Virtual private network (VPN) technology has long offered a simple and effective way to link remote workers and other trusted parties to enterprise IT and data resources. Yet despite serving as an invaluable security tool during the COVID-19 pandemic, VPN is beginning to show its age in an era when a growing number of sophisticated cyber attackers work on behalf of organized crime and rogue governments.
Rapidly emerging as a strong VPN competitor is zero-trust, a security concept focused on the idea that organizations shouldn't automatically trust anything inside or outside their perimeters and must, instead, verify absolutely everything attempting to connect to its systems before granting access.
A security framework
Zero-trust is essentially a framework that helps enterprises transition from traditional perimeter-based security to modern architectures. "The fundamental tenets of zero-trust posit that actors, systems, or services operating inside the security perimeter should not be automatically trusted and that everything, whether coming from inside the organization or outside, should be verified before being given access," said Theresa Lanowitz, AT&T's cybersecurity director. "In short, trust nothing and verify everything."
The “never trust, always verify” philosophy that zero-trust embraces requires that both user and device are authenticated each time they attempt to access the network and continue to be assessed and authenticated throughout the session. "This creates a micro-perimeter within the larger network and mitigates the lateral movement of threats within the network, even if it is compromised," explained Samrah Kazmi, chief innovation strategist at advisory firm RESRG.
Zero-trust solutions are inherently more secure than VPNs, which take a castle-and-moat defense approach. "With VPNs, once you are on the network, you are deemed a trusted party and can then gain access to various enterprise systems and assets," said Paul V. Merugu, a senior manager in the business advisory firm's EY's cybersecurity practice. There are no such trust assumptions with zero-trust. "Additionally, zero-trust solutions are inherently agile and support a variety of workforce and business enablement scenarios, like partner and contractor onboarding, ... and IT integrations without [requiring] additional overhead."
Zero-trust is really about applying a variety of technologies to provide robust defenses based on the assumption that no request—human or machine-driven—should be explicitly trusted, explained Jason Myers, a principal at management and IT consulting firm Booz Allen Hamilton. "In many ways, zero-trust is a strategic approach to applying cybersecurity tools and practices more than it is a specific product or technology," he added.
Predictive, dynamic protection
Zero-trust combines a wide range of dynamic and adaptive controls and techniques. The approach's core foundations include identity management, network segmentation, data security, and access control. "The key to successful zero-trust implementations is the ability for those components to work together to form a resilient architecture," Myers said. Identity management is critical not just for humans, such as end-users, administrators, and customers, but for non-human entities, including services, applications, and databases.
A zero-trust journey can take a considerable amount of time to complete. "In some cases, it may be necessary for the entire network to be rearchitected," Lanowitz warned." Organizations undertaking zero-trust should be proactive in managing monetary resources and have a committed leader with a vision at the helm of the project," she added.
If an organization is truly serious about zero-trust, it should also be serious about its cybersecurity practices, policies, and procedures. "Security should not be viewed as a technical issue. Rather, it should be viewed as necessary to running the business and producing strong business outcomes," Lanowitz said.

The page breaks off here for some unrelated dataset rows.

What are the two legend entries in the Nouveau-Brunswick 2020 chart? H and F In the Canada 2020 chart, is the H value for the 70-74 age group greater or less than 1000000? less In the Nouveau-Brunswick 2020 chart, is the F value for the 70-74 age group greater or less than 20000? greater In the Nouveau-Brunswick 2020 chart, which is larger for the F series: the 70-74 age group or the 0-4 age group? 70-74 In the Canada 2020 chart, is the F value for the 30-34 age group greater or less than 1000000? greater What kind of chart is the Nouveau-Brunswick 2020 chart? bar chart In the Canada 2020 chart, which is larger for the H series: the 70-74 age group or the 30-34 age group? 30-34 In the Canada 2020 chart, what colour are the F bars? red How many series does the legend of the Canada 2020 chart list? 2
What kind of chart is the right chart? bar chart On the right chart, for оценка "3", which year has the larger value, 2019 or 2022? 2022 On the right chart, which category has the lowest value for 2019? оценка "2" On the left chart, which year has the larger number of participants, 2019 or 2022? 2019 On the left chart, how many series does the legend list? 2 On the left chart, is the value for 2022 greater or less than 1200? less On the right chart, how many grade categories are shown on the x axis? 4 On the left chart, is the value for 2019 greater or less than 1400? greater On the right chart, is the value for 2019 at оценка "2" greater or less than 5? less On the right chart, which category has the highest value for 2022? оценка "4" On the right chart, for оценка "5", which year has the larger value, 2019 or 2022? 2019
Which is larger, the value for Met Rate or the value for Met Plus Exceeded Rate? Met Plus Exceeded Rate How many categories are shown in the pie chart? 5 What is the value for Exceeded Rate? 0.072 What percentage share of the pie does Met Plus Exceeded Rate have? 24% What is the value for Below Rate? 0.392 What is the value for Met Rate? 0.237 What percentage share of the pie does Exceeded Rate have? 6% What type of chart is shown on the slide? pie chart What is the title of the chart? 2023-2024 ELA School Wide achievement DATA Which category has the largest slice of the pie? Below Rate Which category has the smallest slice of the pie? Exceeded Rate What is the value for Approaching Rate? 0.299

A successful zero-trust deployment is best achieved by focusing on business outcomes and piggy-backing on existing or upcoming modernization or digital transformation projects, Kazmi stated. "Treating the implementation as a cross-functional project may also spread the cost across different business units and make it more affordable," she added.
Myers noted that one of the biggest mistakes he sees are organizations that believe they need to choose between a VPN and zero-trust. "VPNs can be used to establish an encrypted tunnel between the user and the organization's internal network, [but] an organization’s failure to build out additional access controls—segmentation and encryption—is not the fault of the VPN tool," he explained. "In fact, one should argue that VPNs are a key tool in zero-trust because they ensure that data is protected out to the edge, ensuring attackers cannot compromise data-in-transit and providing privacy against data harvesting efforts from ISPs and public network providers."
Zero-trust is a journey, not a destination. "Threats change, organizational priorities change, leadership changes," Lanowitz observed. It's important to realize that as new use cases are created, new types of threats may emerge. "The human element in computing brings risk," she said. "Following and implementing cybersecurity practices, policies, and processes is crucial, but realizing that humans are fallible is just as critical."